- **DATASET RECORDS**:
***
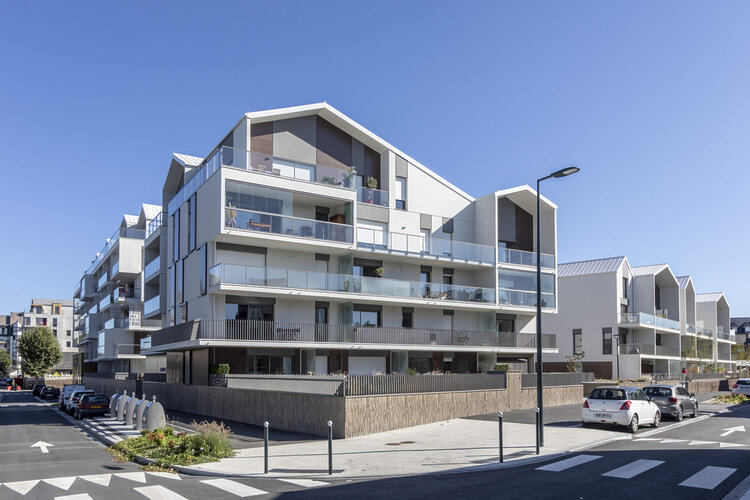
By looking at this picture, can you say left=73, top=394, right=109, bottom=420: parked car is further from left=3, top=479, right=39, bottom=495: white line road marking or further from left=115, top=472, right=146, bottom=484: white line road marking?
left=3, top=479, right=39, bottom=495: white line road marking

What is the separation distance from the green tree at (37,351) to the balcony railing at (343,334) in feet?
178

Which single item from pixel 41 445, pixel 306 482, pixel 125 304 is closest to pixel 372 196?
pixel 41 445

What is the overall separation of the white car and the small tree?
27.4 meters

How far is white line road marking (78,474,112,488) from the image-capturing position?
13406mm

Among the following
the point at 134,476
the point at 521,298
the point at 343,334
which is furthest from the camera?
the point at 521,298

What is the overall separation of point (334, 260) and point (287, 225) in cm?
417

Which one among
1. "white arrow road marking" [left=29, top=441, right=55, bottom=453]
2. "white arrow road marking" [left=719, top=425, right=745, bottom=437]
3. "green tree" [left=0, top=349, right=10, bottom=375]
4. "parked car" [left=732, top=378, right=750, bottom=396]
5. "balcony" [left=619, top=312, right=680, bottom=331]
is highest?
"balcony" [left=619, top=312, right=680, bottom=331]

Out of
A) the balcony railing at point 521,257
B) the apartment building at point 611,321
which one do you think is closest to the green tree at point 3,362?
the apartment building at point 611,321

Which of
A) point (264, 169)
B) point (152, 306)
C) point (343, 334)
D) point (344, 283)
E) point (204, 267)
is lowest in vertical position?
point (343, 334)

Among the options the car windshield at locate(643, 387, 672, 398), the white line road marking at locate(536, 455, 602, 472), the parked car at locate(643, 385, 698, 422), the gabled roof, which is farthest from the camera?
Result: the gabled roof

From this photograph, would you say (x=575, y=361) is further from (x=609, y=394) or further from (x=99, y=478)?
(x=99, y=478)

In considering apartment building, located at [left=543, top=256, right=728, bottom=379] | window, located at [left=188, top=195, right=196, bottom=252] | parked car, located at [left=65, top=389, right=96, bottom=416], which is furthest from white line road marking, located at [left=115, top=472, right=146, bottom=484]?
apartment building, located at [left=543, top=256, right=728, bottom=379]

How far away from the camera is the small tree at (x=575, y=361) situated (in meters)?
50.2

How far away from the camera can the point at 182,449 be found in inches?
644
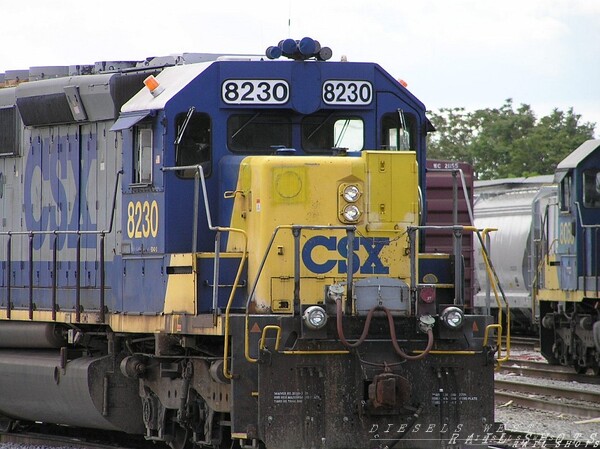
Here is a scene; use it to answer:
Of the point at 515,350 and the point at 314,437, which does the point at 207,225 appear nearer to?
the point at 314,437

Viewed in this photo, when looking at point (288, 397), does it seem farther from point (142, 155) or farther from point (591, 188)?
point (591, 188)

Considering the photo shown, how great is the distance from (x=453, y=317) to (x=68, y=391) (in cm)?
425

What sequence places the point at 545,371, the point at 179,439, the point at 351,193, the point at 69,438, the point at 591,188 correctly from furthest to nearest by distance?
the point at 545,371 → the point at 591,188 → the point at 69,438 → the point at 179,439 → the point at 351,193

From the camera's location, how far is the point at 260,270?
957cm

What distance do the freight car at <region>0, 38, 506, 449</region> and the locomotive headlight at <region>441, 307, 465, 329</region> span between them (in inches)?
0.5

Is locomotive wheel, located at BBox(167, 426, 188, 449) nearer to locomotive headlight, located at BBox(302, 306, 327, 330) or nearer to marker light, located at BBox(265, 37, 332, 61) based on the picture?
locomotive headlight, located at BBox(302, 306, 327, 330)

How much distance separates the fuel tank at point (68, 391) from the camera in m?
11.7

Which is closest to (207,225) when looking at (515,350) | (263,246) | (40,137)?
(263,246)

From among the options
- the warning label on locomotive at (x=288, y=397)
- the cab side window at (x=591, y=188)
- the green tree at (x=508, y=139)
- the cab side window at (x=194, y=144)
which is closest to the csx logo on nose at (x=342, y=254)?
the warning label on locomotive at (x=288, y=397)

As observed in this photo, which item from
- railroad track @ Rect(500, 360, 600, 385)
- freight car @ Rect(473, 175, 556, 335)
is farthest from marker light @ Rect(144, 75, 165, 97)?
freight car @ Rect(473, 175, 556, 335)

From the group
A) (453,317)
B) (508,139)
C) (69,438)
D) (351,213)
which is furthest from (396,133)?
(508,139)

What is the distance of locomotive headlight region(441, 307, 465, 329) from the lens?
32.2ft

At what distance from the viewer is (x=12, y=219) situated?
45.6 feet

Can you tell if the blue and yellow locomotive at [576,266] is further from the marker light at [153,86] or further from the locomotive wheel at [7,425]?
the marker light at [153,86]
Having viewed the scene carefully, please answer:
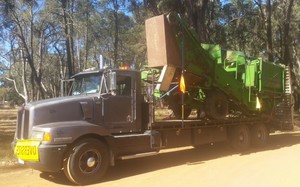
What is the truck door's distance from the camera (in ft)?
31.8

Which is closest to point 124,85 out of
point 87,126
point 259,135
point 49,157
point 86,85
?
point 86,85

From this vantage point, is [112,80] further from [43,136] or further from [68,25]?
[68,25]

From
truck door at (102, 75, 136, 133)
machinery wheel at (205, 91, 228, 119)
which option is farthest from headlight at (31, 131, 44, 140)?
machinery wheel at (205, 91, 228, 119)

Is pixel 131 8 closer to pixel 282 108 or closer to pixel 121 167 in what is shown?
pixel 282 108

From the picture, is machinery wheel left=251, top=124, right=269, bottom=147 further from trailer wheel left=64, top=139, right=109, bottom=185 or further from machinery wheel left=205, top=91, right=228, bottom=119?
trailer wheel left=64, top=139, right=109, bottom=185

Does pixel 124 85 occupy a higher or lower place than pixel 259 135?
higher

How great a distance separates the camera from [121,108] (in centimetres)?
994

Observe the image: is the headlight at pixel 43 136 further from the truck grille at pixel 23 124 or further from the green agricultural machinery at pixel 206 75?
the green agricultural machinery at pixel 206 75

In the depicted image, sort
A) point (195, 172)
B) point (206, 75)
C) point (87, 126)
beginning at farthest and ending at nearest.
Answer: point (206, 75)
point (195, 172)
point (87, 126)

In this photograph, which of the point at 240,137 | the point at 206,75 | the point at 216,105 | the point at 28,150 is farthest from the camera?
the point at 240,137

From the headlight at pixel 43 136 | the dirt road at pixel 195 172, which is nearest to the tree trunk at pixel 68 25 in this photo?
the dirt road at pixel 195 172

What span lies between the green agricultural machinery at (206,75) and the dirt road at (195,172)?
1.96 meters

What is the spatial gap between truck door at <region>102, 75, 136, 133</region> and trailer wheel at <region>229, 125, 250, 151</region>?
5282mm

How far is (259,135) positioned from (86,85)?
8.36 metres
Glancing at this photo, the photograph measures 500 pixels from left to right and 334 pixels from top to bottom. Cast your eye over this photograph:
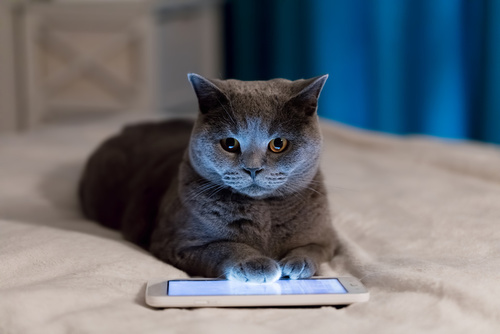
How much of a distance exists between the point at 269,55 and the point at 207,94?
2.33 metres

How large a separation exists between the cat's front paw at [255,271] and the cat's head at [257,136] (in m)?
0.15

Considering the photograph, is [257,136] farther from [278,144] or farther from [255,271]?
[255,271]

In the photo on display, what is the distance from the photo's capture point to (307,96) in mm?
1220

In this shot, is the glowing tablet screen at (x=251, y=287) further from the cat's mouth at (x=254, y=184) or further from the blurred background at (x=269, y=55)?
the blurred background at (x=269, y=55)

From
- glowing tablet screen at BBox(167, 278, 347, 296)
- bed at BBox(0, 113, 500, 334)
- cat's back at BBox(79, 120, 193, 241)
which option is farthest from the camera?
cat's back at BBox(79, 120, 193, 241)

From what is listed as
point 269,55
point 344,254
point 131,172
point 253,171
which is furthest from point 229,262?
point 269,55

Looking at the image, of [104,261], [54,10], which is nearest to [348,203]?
[104,261]

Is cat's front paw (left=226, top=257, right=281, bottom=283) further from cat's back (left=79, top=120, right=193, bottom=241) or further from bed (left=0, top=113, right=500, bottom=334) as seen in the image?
cat's back (left=79, top=120, right=193, bottom=241)

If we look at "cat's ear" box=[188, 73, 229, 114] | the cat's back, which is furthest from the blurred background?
"cat's ear" box=[188, 73, 229, 114]

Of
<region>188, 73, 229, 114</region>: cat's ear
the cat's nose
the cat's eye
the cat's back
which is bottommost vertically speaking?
the cat's back

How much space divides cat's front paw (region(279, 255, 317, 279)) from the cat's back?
0.42 m

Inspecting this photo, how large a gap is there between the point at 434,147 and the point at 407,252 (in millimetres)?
921

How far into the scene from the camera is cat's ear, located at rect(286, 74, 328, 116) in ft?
3.96

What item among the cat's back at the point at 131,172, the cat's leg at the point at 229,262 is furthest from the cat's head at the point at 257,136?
the cat's back at the point at 131,172
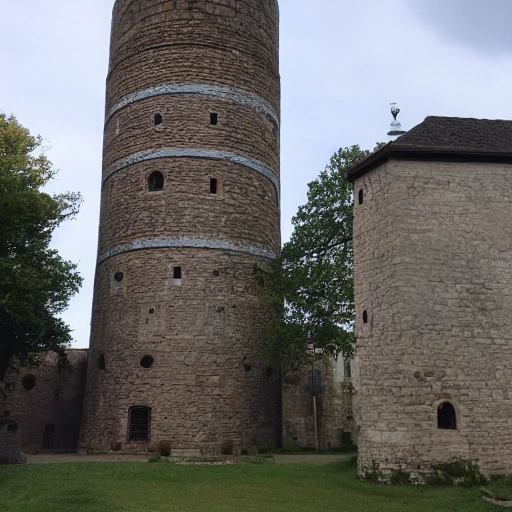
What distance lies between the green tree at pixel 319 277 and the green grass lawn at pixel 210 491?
15.9 ft

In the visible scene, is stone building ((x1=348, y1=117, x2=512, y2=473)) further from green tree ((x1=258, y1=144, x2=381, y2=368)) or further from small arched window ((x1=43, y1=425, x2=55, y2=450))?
small arched window ((x1=43, y1=425, x2=55, y2=450))

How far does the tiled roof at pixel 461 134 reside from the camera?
49.6 ft

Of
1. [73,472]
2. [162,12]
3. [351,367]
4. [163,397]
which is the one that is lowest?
[73,472]

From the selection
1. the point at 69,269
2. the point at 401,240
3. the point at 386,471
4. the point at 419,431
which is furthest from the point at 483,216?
the point at 69,269

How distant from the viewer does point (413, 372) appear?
13.7 metres

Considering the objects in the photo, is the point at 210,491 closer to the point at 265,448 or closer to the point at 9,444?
the point at 9,444

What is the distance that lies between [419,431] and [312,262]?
8766 mm

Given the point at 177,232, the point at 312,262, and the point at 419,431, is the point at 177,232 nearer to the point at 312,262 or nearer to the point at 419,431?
the point at 312,262

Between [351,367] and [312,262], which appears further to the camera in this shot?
[351,367]

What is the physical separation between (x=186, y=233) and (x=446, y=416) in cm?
1151

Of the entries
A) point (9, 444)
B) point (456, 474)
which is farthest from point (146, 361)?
point (456, 474)

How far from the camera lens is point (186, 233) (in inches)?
891

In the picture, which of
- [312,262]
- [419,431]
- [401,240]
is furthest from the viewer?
[312,262]

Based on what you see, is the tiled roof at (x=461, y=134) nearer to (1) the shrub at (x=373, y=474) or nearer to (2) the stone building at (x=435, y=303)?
(2) the stone building at (x=435, y=303)
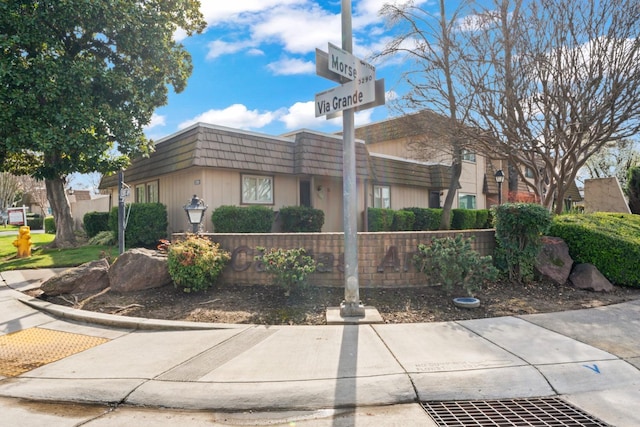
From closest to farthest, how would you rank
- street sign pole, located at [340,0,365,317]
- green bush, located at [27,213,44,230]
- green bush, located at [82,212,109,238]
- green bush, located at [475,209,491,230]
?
1. street sign pole, located at [340,0,365,317]
2. green bush, located at [82,212,109,238]
3. green bush, located at [475,209,491,230]
4. green bush, located at [27,213,44,230]

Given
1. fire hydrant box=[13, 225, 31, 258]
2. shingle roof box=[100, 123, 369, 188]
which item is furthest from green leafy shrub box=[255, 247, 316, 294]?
fire hydrant box=[13, 225, 31, 258]

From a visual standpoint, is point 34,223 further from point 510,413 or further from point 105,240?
point 510,413

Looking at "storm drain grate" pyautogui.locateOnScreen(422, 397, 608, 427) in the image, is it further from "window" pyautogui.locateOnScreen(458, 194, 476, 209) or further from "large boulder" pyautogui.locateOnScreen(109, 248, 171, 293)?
"window" pyautogui.locateOnScreen(458, 194, 476, 209)

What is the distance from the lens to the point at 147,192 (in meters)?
14.9

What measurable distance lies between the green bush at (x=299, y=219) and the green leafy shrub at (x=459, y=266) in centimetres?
662

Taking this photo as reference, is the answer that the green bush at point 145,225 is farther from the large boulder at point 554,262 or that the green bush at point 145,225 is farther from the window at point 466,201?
the window at point 466,201

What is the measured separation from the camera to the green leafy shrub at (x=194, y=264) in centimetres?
625

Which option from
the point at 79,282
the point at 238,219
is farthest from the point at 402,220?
the point at 79,282

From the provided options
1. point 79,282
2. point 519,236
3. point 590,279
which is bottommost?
point 590,279

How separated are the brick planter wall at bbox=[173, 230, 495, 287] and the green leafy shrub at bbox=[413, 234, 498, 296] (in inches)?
18.7

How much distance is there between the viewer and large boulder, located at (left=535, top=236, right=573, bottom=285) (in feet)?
23.1

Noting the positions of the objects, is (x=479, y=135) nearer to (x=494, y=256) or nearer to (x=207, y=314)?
(x=494, y=256)

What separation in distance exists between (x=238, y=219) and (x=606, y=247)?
889 centimetres

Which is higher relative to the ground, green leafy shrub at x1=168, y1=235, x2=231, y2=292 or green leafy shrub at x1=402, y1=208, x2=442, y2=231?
green leafy shrub at x1=402, y1=208, x2=442, y2=231
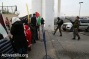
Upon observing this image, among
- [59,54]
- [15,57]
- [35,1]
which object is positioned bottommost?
[59,54]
***
- **PROBLEM TO WORK ON**: Retype the material word for word, starting at the very beginning and going on through the line that contains "27.4 meters", with that line included. Leave the pictures out.

- **SOLUTION TO THE PROBLEM**:
By looking at this picture, can you say left=73, top=394, right=109, bottom=420: parked car is further from left=3, top=479, right=39, bottom=495: white line road marking or further from left=115, top=472, right=146, bottom=484: white line road marking?
left=3, top=479, right=39, bottom=495: white line road marking

What is the separation distance from the green tree at (37,351) to the balcony railing at (343,334) in feet?
178

Which single item from pixel 41 445, pixel 306 482, pixel 125 304 is closest to pixel 372 196?
pixel 41 445

What is the overall separation of the white car and the small tree?
27.4 meters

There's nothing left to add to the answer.